Somente a cerca um ano e meio atrás ele assim foi diagnosticado. Infelizmente, essa doença ainda muito desconhecida. Na minha opinião cidadã, dever-se-ia fazer uma grande campanha de utilidade pública, para levar melhores esclarecimentos á população através das mídias, por parte das autoridades responsáveis, envolvendo outros setores civis organizados.
No caso do David, lamentavelmente, ouve uma demora muito prejudicial quanto a determinação deste diagnóstico: primeiro por conta da nossa própria ignorância, depois devido a falta de melhor preparo de alguns oftalmologistas aqui da nossa terra que, emitiam opiniões abissalmente equivocadas, a ponto de termos chegado a nos preparar para operá-lo de catarata, caso tivessemos considerado a última consulta realizada com uma especialista.
Inspirados por Deus,resolvemos fazer um exame final antes de autorizar este procedimento,o que foi uma sorte pois,caso contrário, os danos e as consequências teriam sido catastróficas e irreversíveis, já que, no caso do menino David, tratava-se de ceratocone.

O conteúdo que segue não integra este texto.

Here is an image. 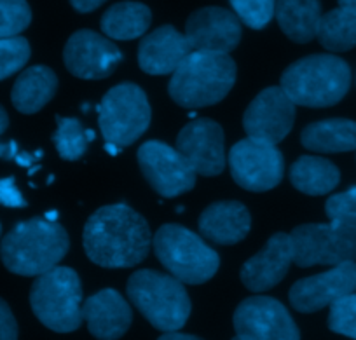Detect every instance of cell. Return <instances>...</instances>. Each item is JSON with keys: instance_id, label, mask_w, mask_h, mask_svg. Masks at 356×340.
<instances>
[{"instance_id": "1", "label": "cell", "mask_w": 356, "mask_h": 340, "mask_svg": "<svg viewBox=\"0 0 356 340\" xmlns=\"http://www.w3.org/2000/svg\"><path fill=\"white\" fill-rule=\"evenodd\" d=\"M86 255L107 269L135 267L149 255L152 236L145 218L128 204L97 209L84 225Z\"/></svg>"}, {"instance_id": "2", "label": "cell", "mask_w": 356, "mask_h": 340, "mask_svg": "<svg viewBox=\"0 0 356 340\" xmlns=\"http://www.w3.org/2000/svg\"><path fill=\"white\" fill-rule=\"evenodd\" d=\"M70 248L63 227L46 218L19 222L0 241V259L18 276H40L63 260Z\"/></svg>"}, {"instance_id": "3", "label": "cell", "mask_w": 356, "mask_h": 340, "mask_svg": "<svg viewBox=\"0 0 356 340\" xmlns=\"http://www.w3.org/2000/svg\"><path fill=\"white\" fill-rule=\"evenodd\" d=\"M236 82V63L229 54L193 51L173 72L168 92L186 108L222 102Z\"/></svg>"}, {"instance_id": "4", "label": "cell", "mask_w": 356, "mask_h": 340, "mask_svg": "<svg viewBox=\"0 0 356 340\" xmlns=\"http://www.w3.org/2000/svg\"><path fill=\"white\" fill-rule=\"evenodd\" d=\"M351 86V68L332 54H311L290 65L282 75V89L296 105L332 106Z\"/></svg>"}, {"instance_id": "5", "label": "cell", "mask_w": 356, "mask_h": 340, "mask_svg": "<svg viewBox=\"0 0 356 340\" xmlns=\"http://www.w3.org/2000/svg\"><path fill=\"white\" fill-rule=\"evenodd\" d=\"M126 291L140 314L163 333L180 332L193 311L182 281L157 270L142 269L133 273Z\"/></svg>"}, {"instance_id": "6", "label": "cell", "mask_w": 356, "mask_h": 340, "mask_svg": "<svg viewBox=\"0 0 356 340\" xmlns=\"http://www.w3.org/2000/svg\"><path fill=\"white\" fill-rule=\"evenodd\" d=\"M30 305L35 318L56 333H70L81 326L82 286L70 267H53L37 276L30 290Z\"/></svg>"}, {"instance_id": "7", "label": "cell", "mask_w": 356, "mask_h": 340, "mask_svg": "<svg viewBox=\"0 0 356 340\" xmlns=\"http://www.w3.org/2000/svg\"><path fill=\"white\" fill-rule=\"evenodd\" d=\"M154 253L173 277L187 284L210 281L220 267V257L193 231L166 223L152 239Z\"/></svg>"}, {"instance_id": "8", "label": "cell", "mask_w": 356, "mask_h": 340, "mask_svg": "<svg viewBox=\"0 0 356 340\" xmlns=\"http://www.w3.org/2000/svg\"><path fill=\"white\" fill-rule=\"evenodd\" d=\"M105 143L124 149L140 138L150 124V103L145 91L133 82L108 89L97 106Z\"/></svg>"}, {"instance_id": "9", "label": "cell", "mask_w": 356, "mask_h": 340, "mask_svg": "<svg viewBox=\"0 0 356 340\" xmlns=\"http://www.w3.org/2000/svg\"><path fill=\"white\" fill-rule=\"evenodd\" d=\"M293 262L299 267L339 266L356 260V227L344 223H306L290 234Z\"/></svg>"}, {"instance_id": "10", "label": "cell", "mask_w": 356, "mask_h": 340, "mask_svg": "<svg viewBox=\"0 0 356 340\" xmlns=\"http://www.w3.org/2000/svg\"><path fill=\"white\" fill-rule=\"evenodd\" d=\"M227 159L236 184L252 192L271 191L285 173V159L278 147L250 136L234 143Z\"/></svg>"}, {"instance_id": "11", "label": "cell", "mask_w": 356, "mask_h": 340, "mask_svg": "<svg viewBox=\"0 0 356 340\" xmlns=\"http://www.w3.org/2000/svg\"><path fill=\"white\" fill-rule=\"evenodd\" d=\"M236 337L241 340H300L289 309L273 297L255 295L236 307L232 316Z\"/></svg>"}, {"instance_id": "12", "label": "cell", "mask_w": 356, "mask_h": 340, "mask_svg": "<svg viewBox=\"0 0 356 340\" xmlns=\"http://www.w3.org/2000/svg\"><path fill=\"white\" fill-rule=\"evenodd\" d=\"M138 166L150 187L163 197H177L193 191L196 171L177 149L159 140L140 145Z\"/></svg>"}, {"instance_id": "13", "label": "cell", "mask_w": 356, "mask_h": 340, "mask_svg": "<svg viewBox=\"0 0 356 340\" xmlns=\"http://www.w3.org/2000/svg\"><path fill=\"white\" fill-rule=\"evenodd\" d=\"M296 122V103L282 86L267 88L255 96L243 118V128L250 138L280 143L292 131Z\"/></svg>"}, {"instance_id": "14", "label": "cell", "mask_w": 356, "mask_h": 340, "mask_svg": "<svg viewBox=\"0 0 356 340\" xmlns=\"http://www.w3.org/2000/svg\"><path fill=\"white\" fill-rule=\"evenodd\" d=\"M67 70L79 79H105L121 65L122 53L114 42L91 30H79L63 49Z\"/></svg>"}, {"instance_id": "15", "label": "cell", "mask_w": 356, "mask_h": 340, "mask_svg": "<svg viewBox=\"0 0 356 340\" xmlns=\"http://www.w3.org/2000/svg\"><path fill=\"white\" fill-rule=\"evenodd\" d=\"M356 291V262H344L316 276L299 280L290 288V304L299 312H316Z\"/></svg>"}, {"instance_id": "16", "label": "cell", "mask_w": 356, "mask_h": 340, "mask_svg": "<svg viewBox=\"0 0 356 340\" xmlns=\"http://www.w3.org/2000/svg\"><path fill=\"white\" fill-rule=\"evenodd\" d=\"M177 150L197 175L215 177L225 168L224 131L211 119H196L178 133Z\"/></svg>"}, {"instance_id": "17", "label": "cell", "mask_w": 356, "mask_h": 340, "mask_svg": "<svg viewBox=\"0 0 356 340\" xmlns=\"http://www.w3.org/2000/svg\"><path fill=\"white\" fill-rule=\"evenodd\" d=\"M241 22L224 8H203L189 16L186 37L193 51L229 54L241 40Z\"/></svg>"}, {"instance_id": "18", "label": "cell", "mask_w": 356, "mask_h": 340, "mask_svg": "<svg viewBox=\"0 0 356 340\" xmlns=\"http://www.w3.org/2000/svg\"><path fill=\"white\" fill-rule=\"evenodd\" d=\"M292 262V238L285 232H278L271 236V239L257 255L243 264L239 277L250 291L262 293L282 283Z\"/></svg>"}, {"instance_id": "19", "label": "cell", "mask_w": 356, "mask_h": 340, "mask_svg": "<svg viewBox=\"0 0 356 340\" xmlns=\"http://www.w3.org/2000/svg\"><path fill=\"white\" fill-rule=\"evenodd\" d=\"M82 319L98 340H119L129 330L133 311L118 290L105 288L82 304Z\"/></svg>"}, {"instance_id": "20", "label": "cell", "mask_w": 356, "mask_h": 340, "mask_svg": "<svg viewBox=\"0 0 356 340\" xmlns=\"http://www.w3.org/2000/svg\"><path fill=\"white\" fill-rule=\"evenodd\" d=\"M193 53L186 33L175 26L164 25L145 35L138 47V65L145 74H173L189 54Z\"/></svg>"}, {"instance_id": "21", "label": "cell", "mask_w": 356, "mask_h": 340, "mask_svg": "<svg viewBox=\"0 0 356 340\" xmlns=\"http://www.w3.org/2000/svg\"><path fill=\"white\" fill-rule=\"evenodd\" d=\"M252 227V216L238 201H218L208 206L200 216V232L217 245H236L243 241Z\"/></svg>"}, {"instance_id": "22", "label": "cell", "mask_w": 356, "mask_h": 340, "mask_svg": "<svg viewBox=\"0 0 356 340\" xmlns=\"http://www.w3.org/2000/svg\"><path fill=\"white\" fill-rule=\"evenodd\" d=\"M58 89V77L49 67L26 68L13 86V105L22 113H35L51 102Z\"/></svg>"}, {"instance_id": "23", "label": "cell", "mask_w": 356, "mask_h": 340, "mask_svg": "<svg viewBox=\"0 0 356 340\" xmlns=\"http://www.w3.org/2000/svg\"><path fill=\"white\" fill-rule=\"evenodd\" d=\"M300 142L313 152H351L356 150V121L325 119L313 122L302 129Z\"/></svg>"}, {"instance_id": "24", "label": "cell", "mask_w": 356, "mask_h": 340, "mask_svg": "<svg viewBox=\"0 0 356 340\" xmlns=\"http://www.w3.org/2000/svg\"><path fill=\"white\" fill-rule=\"evenodd\" d=\"M280 29L293 42L306 44L316 37L321 19L320 0H276Z\"/></svg>"}, {"instance_id": "25", "label": "cell", "mask_w": 356, "mask_h": 340, "mask_svg": "<svg viewBox=\"0 0 356 340\" xmlns=\"http://www.w3.org/2000/svg\"><path fill=\"white\" fill-rule=\"evenodd\" d=\"M290 181L297 191L307 195H325L341 181L337 166L328 159L302 156L290 168Z\"/></svg>"}, {"instance_id": "26", "label": "cell", "mask_w": 356, "mask_h": 340, "mask_svg": "<svg viewBox=\"0 0 356 340\" xmlns=\"http://www.w3.org/2000/svg\"><path fill=\"white\" fill-rule=\"evenodd\" d=\"M152 13L140 2H119L102 16V32L114 40H133L149 30Z\"/></svg>"}, {"instance_id": "27", "label": "cell", "mask_w": 356, "mask_h": 340, "mask_svg": "<svg viewBox=\"0 0 356 340\" xmlns=\"http://www.w3.org/2000/svg\"><path fill=\"white\" fill-rule=\"evenodd\" d=\"M316 37L325 49L334 53L353 49L356 46V13L337 8L321 15Z\"/></svg>"}, {"instance_id": "28", "label": "cell", "mask_w": 356, "mask_h": 340, "mask_svg": "<svg viewBox=\"0 0 356 340\" xmlns=\"http://www.w3.org/2000/svg\"><path fill=\"white\" fill-rule=\"evenodd\" d=\"M56 124L58 128L53 135V142L61 159H81L89 147L88 138H86V129H82L81 122L74 118H60L58 115Z\"/></svg>"}, {"instance_id": "29", "label": "cell", "mask_w": 356, "mask_h": 340, "mask_svg": "<svg viewBox=\"0 0 356 340\" xmlns=\"http://www.w3.org/2000/svg\"><path fill=\"white\" fill-rule=\"evenodd\" d=\"M30 22L32 9L26 0H0V39L18 37Z\"/></svg>"}, {"instance_id": "30", "label": "cell", "mask_w": 356, "mask_h": 340, "mask_svg": "<svg viewBox=\"0 0 356 340\" xmlns=\"http://www.w3.org/2000/svg\"><path fill=\"white\" fill-rule=\"evenodd\" d=\"M239 22L253 30L269 25L276 13V0H229Z\"/></svg>"}, {"instance_id": "31", "label": "cell", "mask_w": 356, "mask_h": 340, "mask_svg": "<svg viewBox=\"0 0 356 340\" xmlns=\"http://www.w3.org/2000/svg\"><path fill=\"white\" fill-rule=\"evenodd\" d=\"M30 44L25 37L0 39V81L22 70L30 60Z\"/></svg>"}, {"instance_id": "32", "label": "cell", "mask_w": 356, "mask_h": 340, "mask_svg": "<svg viewBox=\"0 0 356 340\" xmlns=\"http://www.w3.org/2000/svg\"><path fill=\"white\" fill-rule=\"evenodd\" d=\"M328 328L356 340V293H349L330 305Z\"/></svg>"}, {"instance_id": "33", "label": "cell", "mask_w": 356, "mask_h": 340, "mask_svg": "<svg viewBox=\"0 0 356 340\" xmlns=\"http://www.w3.org/2000/svg\"><path fill=\"white\" fill-rule=\"evenodd\" d=\"M325 211L330 222L356 227V187L332 195L325 204Z\"/></svg>"}, {"instance_id": "34", "label": "cell", "mask_w": 356, "mask_h": 340, "mask_svg": "<svg viewBox=\"0 0 356 340\" xmlns=\"http://www.w3.org/2000/svg\"><path fill=\"white\" fill-rule=\"evenodd\" d=\"M0 204L8 208H25L26 201L19 188L16 187L15 178H0Z\"/></svg>"}, {"instance_id": "35", "label": "cell", "mask_w": 356, "mask_h": 340, "mask_svg": "<svg viewBox=\"0 0 356 340\" xmlns=\"http://www.w3.org/2000/svg\"><path fill=\"white\" fill-rule=\"evenodd\" d=\"M0 340H18V323L8 302L0 298Z\"/></svg>"}, {"instance_id": "36", "label": "cell", "mask_w": 356, "mask_h": 340, "mask_svg": "<svg viewBox=\"0 0 356 340\" xmlns=\"http://www.w3.org/2000/svg\"><path fill=\"white\" fill-rule=\"evenodd\" d=\"M105 2L107 0H70L72 8L77 13H91L100 8L102 4H105Z\"/></svg>"}, {"instance_id": "37", "label": "cell", "mask_w": 356, "mask_h": 340, "mask_svg": "<svg viewBox=\"0 0 356 340\" xmlns=\"http://www.w3.org/2000/svg\"><path fill=\"white\" fill-rule=\"evenodd\" d=\"M157 340H203L196 335H191V333H180V332H166L159 337Z\"/></svg>"}, {"instance_id": "38", "label": "cell", "mask_w": 356, "mask_h": 340, "mask_svg": "<svg viewBox=\"0 0 356 340\" xmlns=\"http://www.w3.org/2000/svg\"><path fill=\"white\" fill-rule=\"evenodd\" d=\"M8 126H9L8 112L4 110V106H0V135L8 129Z\"/></svg>"}, {"instance_id": "39", "label": "cell", "mask_w": 356, "mask_h": 340, "mask_svg": "<svg viewBox=\"0 0 356 340\" xmlns=\"http://www.w3.org/2000/svg\"><path fill=\"white\" fill-rule=\"evenodd\" d=\"M339 6L344 9H349V11L356 13V0H339Z\"/></svg>"}, {"instance_id": "40", "label": "cell", "mask_w": 356, "mask_h": 340, "mask_svg": "<svg viewBox=\"0 0 356 340\" xmlns=\"http://www.w3.org/2000/svg\"><path fill=\"white\" fill-rule=\"evenodd\" d=\"M105 150H107L108 154H111V156H118L119 154V147H115V145H111V143H105Z\"/></svg>"}, {"instance_id": "41", "label": "cell", "mask_w": 356, "mask_h": 340, "mask_svg": "<svg viewBox=\"0 0 356 340\" xmlns=\"http://www.w3.org/2000/svg\"><path fill=\"white\" fill-rule=\"evenodd\" d=\"M44 218L49 220V222H56L58 213H56V211H47V213H46V216H44Z\"/></svg>"}, {"instance_id": "42", "label": "cell", "mask_w": 356, "mask_h": 340, "mask_svg": "<svg viewBox=\"0 0 356 340\" xmlns=\"http://www.w3.org/2000/svg\"><path fill=\"white\" fill-rule=\"evenodd\" d=\"M86 138H88L89 143H91L95 138H97V135H95L93 129H86Z\"/></svg>"}, {"instance_id": "43", "label": "cell", "mask_w": 356, "mask_h": 340, "mask_svg": "<svg viewBox=\"0 0 356 340\" xmlns=\"http://www.w3.org/2000/svg\"><path fill=\"white\" fill-rule=\"evenodd\" d=\"M232 340H241V339H239V337H234V339H232Z\"/></svg>"}, {"instance_id": "44", "label": "cell", "mask_w": 356, "mask_h": 340, "mask_svg": "<svg viewBox=\"0 0 356 340\" xmlns=\"http://www.w3.org/2000/svg\"><path fill=\"white\" fill-rule=\"evenodd\" d=\"M0 236H2V225H0Z\"/></svg>"}]
</instances>
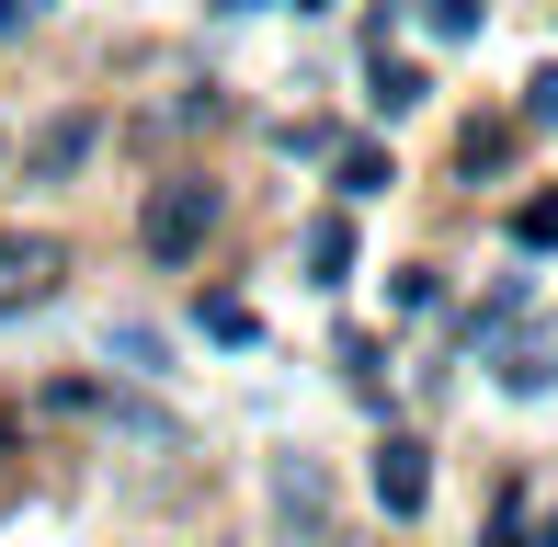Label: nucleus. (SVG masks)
<instances>
[{
	"label": "nucleus",
	"instance_id": "obj_5",
	"mask_svg": "<svg viewBox=\"0 0 558 547\" xmlns=\"http://www.w3.org/2000/svg\"><path fill=\"white\" fill-rule=\"evenodd\" d=\"M365 81H376V114H411L422 92H434V81H422L411 58H388V46H376V69H365Z\"/></svg>",
	"mask_w": 558,
	"mask_h": 547
},
{
	"label": "nucleus",
	"instance_id": "obj_9",
	"mask_svg": "<svg viewBox=\"0 0 558 547\" xmlns=\"http://www.w3.org/2000/svg\"><path fill=\"white\" fill-rule=\"evenodd\" d=\"M513 240H524V252H547V240H558V206H547V194H536V206L513 217Z\"/></svg>",
	"mask_w": 558,
	"mask_h": 547
},
{
	"label": "nucleus",
	"instance_id": "obj_3",
	"mask_svg": "<svg viewBox=\"0 0 558 547\" xmlns=\"http://www.w3.org/2000/svg\"><path fill=\"white\" fill-rule=\"evenodd\" d=\"M376 502H388L399 525L434 502V467H422V445H411V434H388V445H376Z\"/></svg>",
	"mask_w": 558,
	"mask_h": 547
},
{
	"label": "nucleus",
	"instance_id": "obj_6",
	"mask_svg": "<svg viewBox=\"0 0 558 547\" xmlns=\"http://www.w3.org/2000/svg\"><path fill=\"white\" fill-rule=\"evenodd\" d=\"M308 263H319V285H342V263H353V229H342V217L308 229Z\"/></svg>",
	"mask_w": 558,
	"mask_h": 547
},
{
	"label": "nucleus",
	"instance_id": "obj_12",
	"mask_svg": "<svg viewBox=\"0 0 558 547\" xmlns=\"http://www.w3.org/2000/svg\"><path fill=\"white\" fill-rule=\"evenodd\" d=\"M217 12H263V0H217Z\"/></svg>",
	"mask_w": 558,
	"mask_h": 547
},
{
	"label": "nucleus",
	"instance_id": "obj_13",
	"mask_svg": "<svg viewBox=\"0 0 558 547\" xmlns=\"http://www.w3.org/2000/svg\"><path fill=\"white\" fill-rule=\"evenodd\" d=\"M547 547H558V513H547Z\"/></svg>",
	"mask_w": 558,
	"mask_h": 547
},
{
	"label": "nucleus",
	"instance_id": "obj_1",
	"mask_svg": "<svg viewBox=\"0 0 558 547\" xmlns=\"http://www.w3.org/2000/svg\"><path fill=\"white\" fill-rule=\"evenodd\" d=\"M206 240H217V183L206 171H160L148 206H137V252L148 263H194Z\"/></svg>",
	"mask_w": 558,
	"mask_h": 547
},
{
	"label": "nucleus",
	"instance_id": "obj_7",
	"mask_svg": "<svg viewBox=\"0 0 558 547\" xmlns=\"http://www.w3.org/2000/svg\"><path fill=\"white\" fill-rule=\"evenodd\" d=\"M388 183H399V171L376 160V148H342V194H388Z\"/></svg>",
	"mask_w": 558,
	"mask_h": 547
},
{
	"label": "nucleus",
	"instance_id": "obj_11",
	"mask_svg": "<svg viewBox=\"0 0 558 547\" xmlns=\"http://www.w3.org/2000/svg\"><path fill=\"white\" fill-rule=\"evenodd\" d=\"M23 12H35V0H0V35H12V23H23Z\"/></svg>",
	"mask_w": 558,
	"mask_h": 547
},
{
	"label": "nucleus",
	"instance_id": "obj_10",
	"mask_svg": "<svg viewBox=\"0 0 558 547\" xmlns=\"http://www.w3.org/2000/svg\"><path fill=\"white\" fill-rule=\"evenodd\" d=\"M434 35H478V0H434Z\"/></svg>",
	"mask_w": 558,
	"mask_h": 547
},
{
	"label": "nucleus",
	"instance_id": "obj_2",
	"mask_svg": "<svg viewBox=\"0 0 558 547\" xmlns=\"http://www.w3.org/2000/svg\"><path fill=\"white\" fill-rule=\"evenodd\" d=\"M58 274H69V252L46 229H0V319L35 308V296H58Z\"/></svg>",
	"mask_w": 558,
	"mask_h": 547
},
{
	"label": "nucleus",
	"instance_id": "obj_8",
	"mask_svg": "<svg viewBox=\"0 0 558 547\" xmlns=\"http://www.w3.org/2000/svg\"><path fill=\"white\" fill-rule=\"evenodd\" d=\"M524 126H558V69H536V81H524Z\"/></svg>",
	"mask_w": 558,
	"mask_h": 547
},
{
	"label": "nucleus",
	"instance_id": "obj_4",
	"mask_svg": "<svg viewBox=\"0 0 558 547\" xmlns=\"http://www.w3.org/2000/svg\"><path fill=\"white\" fill-rule=\"evenodd\" d=\"M92 137H104L92 114H58V126H46L35 148H23V171H35V183H58V171H81V160H92Z\"/></svg>",
	"mask_w": 558,
	"mask_h": 547
}]
</instances>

Devemos ao médico e professor catedrático Edmundo Almeida, responsável pelo setor oftalmológico do Hospital Universitário Bettina Ferro da UFPA, o acerto do diagnóstico. Como a doença já havia progredido ao ponto de anular 98% a visão do olho direito, e avançava velozmente para aquelo que ainda restava-lhe no olho esquerdo, onde o uso de lentes rígidas já não funcionavam, o pequeno David foi submetido a um Crosslink no excelente Hospital Público de Olhos de Sorocaba, a trinta dias passados.
O resultado desse capitulo bastante decisivo foi um sucesso e ele esta muito bem. Grosseiramente falando, numa escala de 1 a 10, conseguiu recuperar 9,5 da visão que possuía antes, sendo que, este 'cincozinho', segundo ele, fazem falta; mas, o procedimento deteve uma tendencia de cegueira para qual marchava, que só poderia ser resolvida com um transplante, cirurgia esta que, no momento, esta descartada pela equipe médica que o atende, por considerarem existir um risco muito alto de rejeição em razão da sua pouca idade, estando projetada para quando ele completar 16 anos.
Estamos aguardando os novos passos da evolução da medicina em nível de lançamento e aperfeiçoamento de novas lentes rígidas de última geração, na esperança de otimizarmos a acuidade visual de David. Acreditamos também - por estar associado á um todo - ser importante um melhor nivelamento, entrosamento e intercâmbio entre os diversos especialistas que trabalham nos campos específicos e avançados da oftalmologia, que dispersam seus conhecimentos num 'tsunami' de eventos, congressos, conclaves etc, quando deveriam criar um calendário nacional enxuto, articulado aos principais que acontecem no exterior.
Obrigado pelo espaço e, que Deus os inspire sempre.